EXERCISE: Gather each line of the data below that contains the string "purple" and copy those lines in full. Match case exactly.

STORED RECORDS:
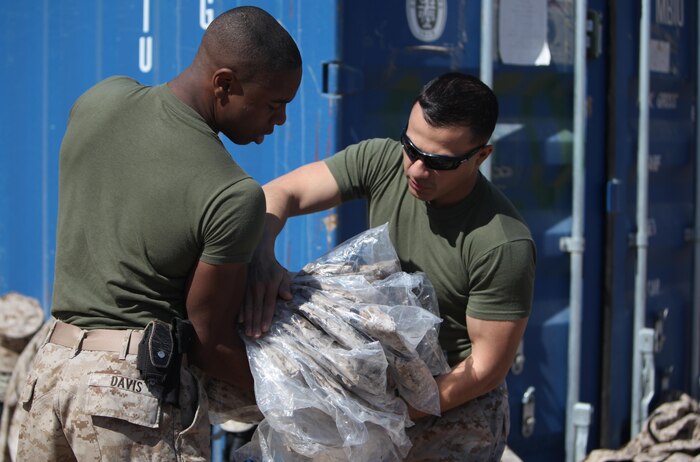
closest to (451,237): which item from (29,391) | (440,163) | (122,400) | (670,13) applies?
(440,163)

==

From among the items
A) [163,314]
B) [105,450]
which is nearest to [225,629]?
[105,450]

==

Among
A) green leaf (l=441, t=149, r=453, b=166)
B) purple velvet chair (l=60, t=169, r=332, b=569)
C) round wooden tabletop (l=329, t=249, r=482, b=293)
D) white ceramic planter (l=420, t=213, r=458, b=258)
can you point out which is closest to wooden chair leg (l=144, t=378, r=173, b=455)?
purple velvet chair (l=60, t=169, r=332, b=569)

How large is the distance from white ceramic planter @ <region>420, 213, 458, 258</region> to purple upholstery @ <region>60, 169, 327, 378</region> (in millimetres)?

COMPLETE OUTPUT:
B) purple velvet chair (l=60, t=169, r=332, b=569)
purple velvet chair (l=60, t=169, r=332, b=569)
How large is the distance from white ceramic planter @ <region>420, 213, 458, 258</region> to purple upholstery @ <region>60, 169, 327, 378</region> (in millimetres)?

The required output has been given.